本筋と関係ないですが、何人か伝説的な豪快痛快人物が紹介されます。一人は全国的にも有名な脱獄囚で五寸釘寅吉という男。五寸釘を踏み抜いてそ、板を引きずりながら何キロも逃走した。異常な体力の持ち主で、生涯に5回だったか6回だったか脱獄したはずです。すごい。そして知られていなかったのが第一章の小幌駅で登場する漁師・文太郎。

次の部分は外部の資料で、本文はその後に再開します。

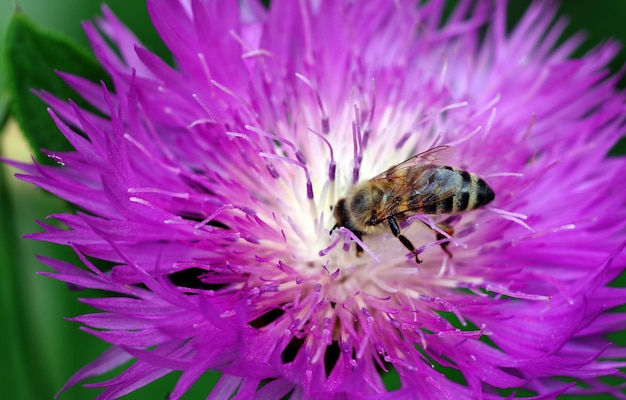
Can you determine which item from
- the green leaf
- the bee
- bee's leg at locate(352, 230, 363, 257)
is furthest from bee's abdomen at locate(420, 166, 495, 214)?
the green leaf

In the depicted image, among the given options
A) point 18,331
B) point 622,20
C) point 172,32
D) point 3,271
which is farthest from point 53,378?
point 622,20

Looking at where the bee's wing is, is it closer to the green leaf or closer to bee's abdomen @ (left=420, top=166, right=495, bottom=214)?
bee's abdomen @ (left=420, top=166, right=495, bottom=214)

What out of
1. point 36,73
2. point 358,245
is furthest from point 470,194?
point 36,73

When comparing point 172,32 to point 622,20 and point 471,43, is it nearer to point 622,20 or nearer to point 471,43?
point 471,43

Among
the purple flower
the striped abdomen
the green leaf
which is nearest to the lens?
the purple flower

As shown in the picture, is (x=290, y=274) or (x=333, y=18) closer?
(x=290, y=274)

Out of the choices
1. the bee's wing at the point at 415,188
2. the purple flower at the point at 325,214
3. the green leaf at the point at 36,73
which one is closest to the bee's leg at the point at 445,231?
the purple flower at the point at 325,214
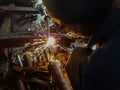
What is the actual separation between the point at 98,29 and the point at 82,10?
188 millimetres

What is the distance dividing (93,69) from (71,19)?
20.1 inches

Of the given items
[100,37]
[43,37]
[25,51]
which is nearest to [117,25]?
[100,37]

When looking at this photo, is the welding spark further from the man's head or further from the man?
the man's head

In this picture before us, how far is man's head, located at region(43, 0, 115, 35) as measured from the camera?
1826 mm

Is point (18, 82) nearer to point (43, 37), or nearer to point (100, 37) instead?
point (43, 37)

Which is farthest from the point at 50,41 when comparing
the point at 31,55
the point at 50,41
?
the point at 31,55

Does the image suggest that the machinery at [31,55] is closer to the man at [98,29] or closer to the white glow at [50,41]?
the white glow at [50,41]

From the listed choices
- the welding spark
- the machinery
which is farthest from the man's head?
the welding spark

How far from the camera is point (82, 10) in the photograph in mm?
1849

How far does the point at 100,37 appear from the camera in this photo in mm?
1714

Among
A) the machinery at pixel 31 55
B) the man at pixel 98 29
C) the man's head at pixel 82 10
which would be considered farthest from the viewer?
the machinery at pixel 31 55

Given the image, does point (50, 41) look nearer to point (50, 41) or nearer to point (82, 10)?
point (50, 41)

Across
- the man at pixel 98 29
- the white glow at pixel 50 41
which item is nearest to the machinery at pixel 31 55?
the white glow at pixel 50 41

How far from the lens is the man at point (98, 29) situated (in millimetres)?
1488
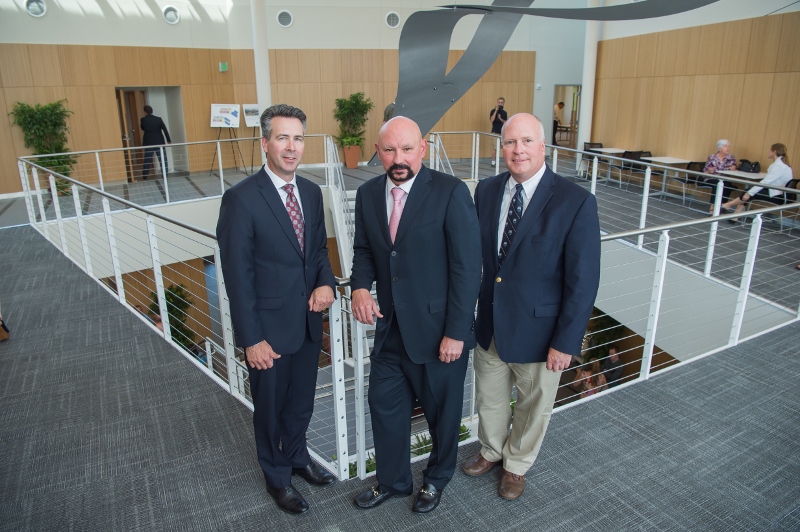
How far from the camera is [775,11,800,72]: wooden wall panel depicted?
5793 mm

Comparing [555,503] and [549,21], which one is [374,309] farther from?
[549,21]

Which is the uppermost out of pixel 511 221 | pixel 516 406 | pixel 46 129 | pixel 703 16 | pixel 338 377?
pixel 703 16

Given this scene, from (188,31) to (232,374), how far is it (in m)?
7.67

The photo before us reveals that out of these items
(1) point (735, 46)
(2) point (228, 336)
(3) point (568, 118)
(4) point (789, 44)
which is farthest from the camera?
(3) point (568, 118)

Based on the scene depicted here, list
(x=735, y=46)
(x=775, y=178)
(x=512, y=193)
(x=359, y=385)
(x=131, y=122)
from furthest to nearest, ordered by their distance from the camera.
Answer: (x=131, y=122) < (x=735, y=46) < (x=775, y=178) < (x=359, y=385) < (x=512, y=193)

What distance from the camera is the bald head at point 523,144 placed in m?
1.54

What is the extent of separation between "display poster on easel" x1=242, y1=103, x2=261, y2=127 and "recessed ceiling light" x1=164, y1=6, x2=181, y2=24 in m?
1.50

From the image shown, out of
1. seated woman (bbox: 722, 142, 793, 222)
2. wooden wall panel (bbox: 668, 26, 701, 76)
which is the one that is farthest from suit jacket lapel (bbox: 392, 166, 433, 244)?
wooden wall panel (bbox: 668, 26, 701, 76)

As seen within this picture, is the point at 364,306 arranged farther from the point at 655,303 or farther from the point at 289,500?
the point at 655,303

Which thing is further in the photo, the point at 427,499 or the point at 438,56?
the point at 438,56

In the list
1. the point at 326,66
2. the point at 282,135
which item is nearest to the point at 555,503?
the point at 282,135

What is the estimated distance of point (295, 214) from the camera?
1.63 meters

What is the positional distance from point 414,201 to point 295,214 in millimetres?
362

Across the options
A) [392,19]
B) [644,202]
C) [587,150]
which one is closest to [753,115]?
[587,150]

この人、とにかく豪快だったらしい。両親ともアイヌだったともいうんですが、運動能力がべらぼうで怪力で、おまけに大酒飲み。金が入ると小幌から隣の集落まで暗いトンネル歩いて飲みに行き(なんせめったに汽車は通らない)、たっぷり飲んじゃご機嫌でトンネル通って帰る。ある日飲みすぎて、ついトンネルの中で寝てしまった。それもレールに片脚をのっけたまま。レールに乗せると気持ちいいですかね。列車が来て片足轢断です。

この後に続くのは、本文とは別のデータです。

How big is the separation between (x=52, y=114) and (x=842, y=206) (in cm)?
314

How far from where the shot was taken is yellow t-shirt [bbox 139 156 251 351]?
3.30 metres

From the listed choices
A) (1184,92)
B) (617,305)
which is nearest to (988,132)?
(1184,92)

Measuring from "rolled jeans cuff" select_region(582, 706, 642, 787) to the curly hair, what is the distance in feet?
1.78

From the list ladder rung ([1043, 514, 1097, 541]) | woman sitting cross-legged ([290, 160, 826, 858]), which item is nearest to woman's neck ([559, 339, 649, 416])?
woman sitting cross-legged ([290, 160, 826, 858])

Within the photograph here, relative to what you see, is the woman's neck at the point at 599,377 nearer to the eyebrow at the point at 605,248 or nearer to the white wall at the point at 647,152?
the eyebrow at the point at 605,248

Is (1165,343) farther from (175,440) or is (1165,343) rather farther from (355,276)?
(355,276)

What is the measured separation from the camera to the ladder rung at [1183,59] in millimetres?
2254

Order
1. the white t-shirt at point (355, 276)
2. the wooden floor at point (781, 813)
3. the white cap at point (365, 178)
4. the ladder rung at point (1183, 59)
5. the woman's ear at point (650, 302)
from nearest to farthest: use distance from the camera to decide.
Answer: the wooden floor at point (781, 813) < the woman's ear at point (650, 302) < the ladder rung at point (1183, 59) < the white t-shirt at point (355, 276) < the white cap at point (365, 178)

ふつうはこれで死亡なんですが、なにしろ凄い人なんで、とりあえず止血して外まで這い出した。しかも懲りずにもう一度やった。やはり酔っぱらってたんでしょう、今度は踏み切りで轢かれて、残った脚を切断。病院へ運ばれる際も威張っていた(なんせ酔ってる)とか。それでも生き延びた。

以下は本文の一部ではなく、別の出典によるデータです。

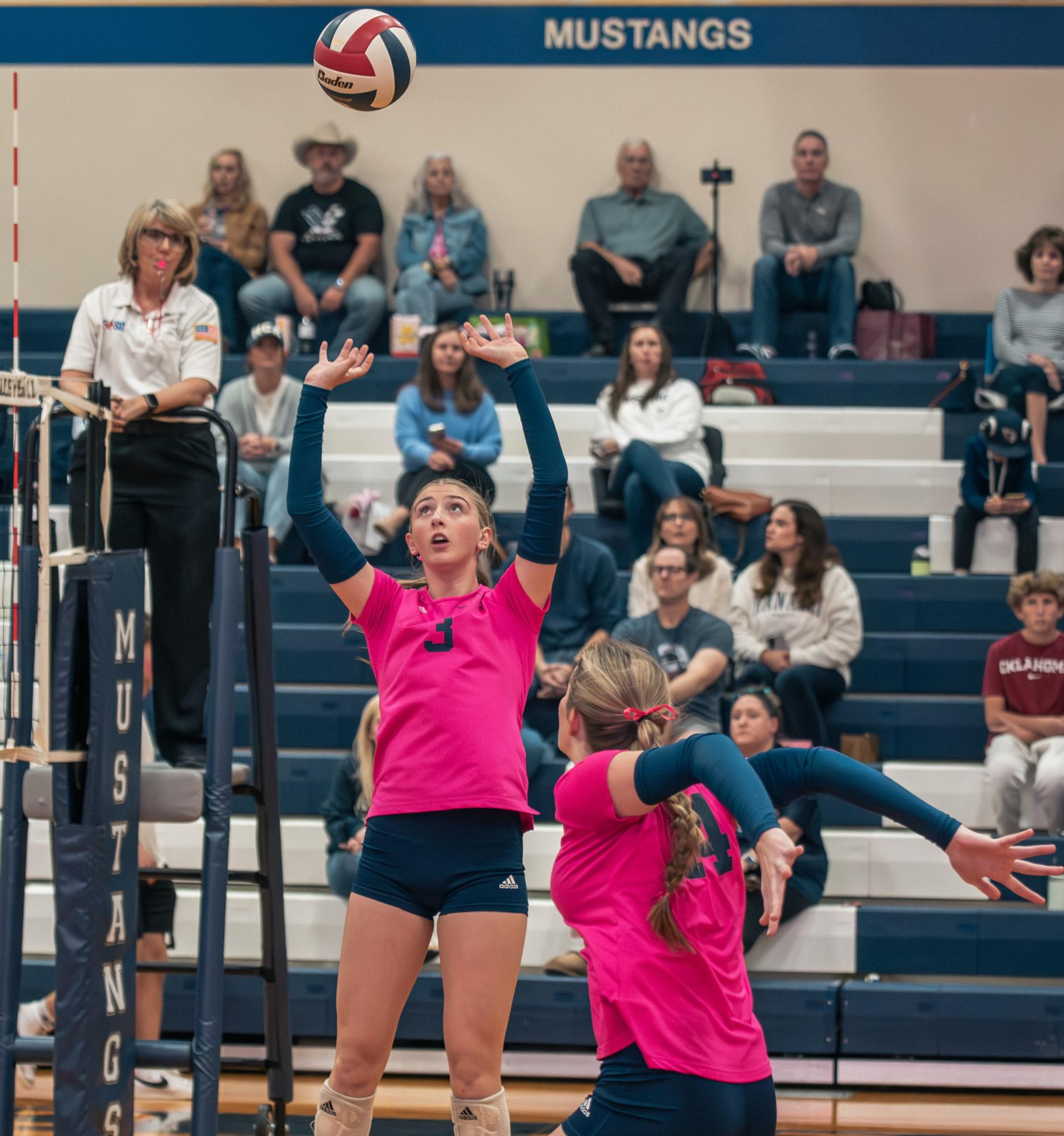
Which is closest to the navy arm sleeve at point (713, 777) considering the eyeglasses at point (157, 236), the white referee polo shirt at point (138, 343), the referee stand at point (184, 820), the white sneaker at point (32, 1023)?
the referee stand at point (184, 820)

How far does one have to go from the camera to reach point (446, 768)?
9.96ft

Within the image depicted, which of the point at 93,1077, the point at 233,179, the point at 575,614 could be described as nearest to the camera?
the point at 93,1077

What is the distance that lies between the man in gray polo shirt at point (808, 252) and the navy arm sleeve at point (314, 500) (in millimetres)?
6006

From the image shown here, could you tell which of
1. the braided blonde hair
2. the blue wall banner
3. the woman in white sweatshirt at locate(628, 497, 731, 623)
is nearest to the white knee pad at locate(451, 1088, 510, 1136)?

非常に腕のいい漁師で、やがて釣宿だったか民宿を経営するようになり、大勢の子供を養った(たしか大半は連れ子)。舟に乗るにも何をするにも松葉杖と2本の腕だけで器用にこなしたそうです。腕の太さがふつうの人の脚くらいあった。たぶん相変わらず大酒飲みで、けっこう乱暴な人だったらしい。今でも家のあったあたりは「文太郎浜」という地名で残っている。北国の英雄伝説ですね。

追記

文太郎のこと、本を返す前にちょっと読みなおしたら、まだ存命だった息子の評もあった。義理の父親を称して「要するに清水の次郎長だわ。親分といえば親分。侠客といえば侠客。クダラナイといえばクダラナイ」。笑ってしまった。野獣のような体力、漁の天才、計算も早くて民宿経営、優しさもあるが大酒飲みで乱暴で博打が大好きで、7人の子供(2人は実子)は毎朝薪集めにこきつかわれる。文太郎は浜に陣取って一斗缶をガンガン叩いて遠くから指令を飛ばしていたそうだ。「寝る時間なかった。3時間も寝ればすぐ叩き起こされて漁に連れていかれる。地獄だった」と息子は少年時代を呪詛する。実感あります。


「忘れられた日本人」

ひとつ、忘れてた。★★★★つけてました。宮本常一。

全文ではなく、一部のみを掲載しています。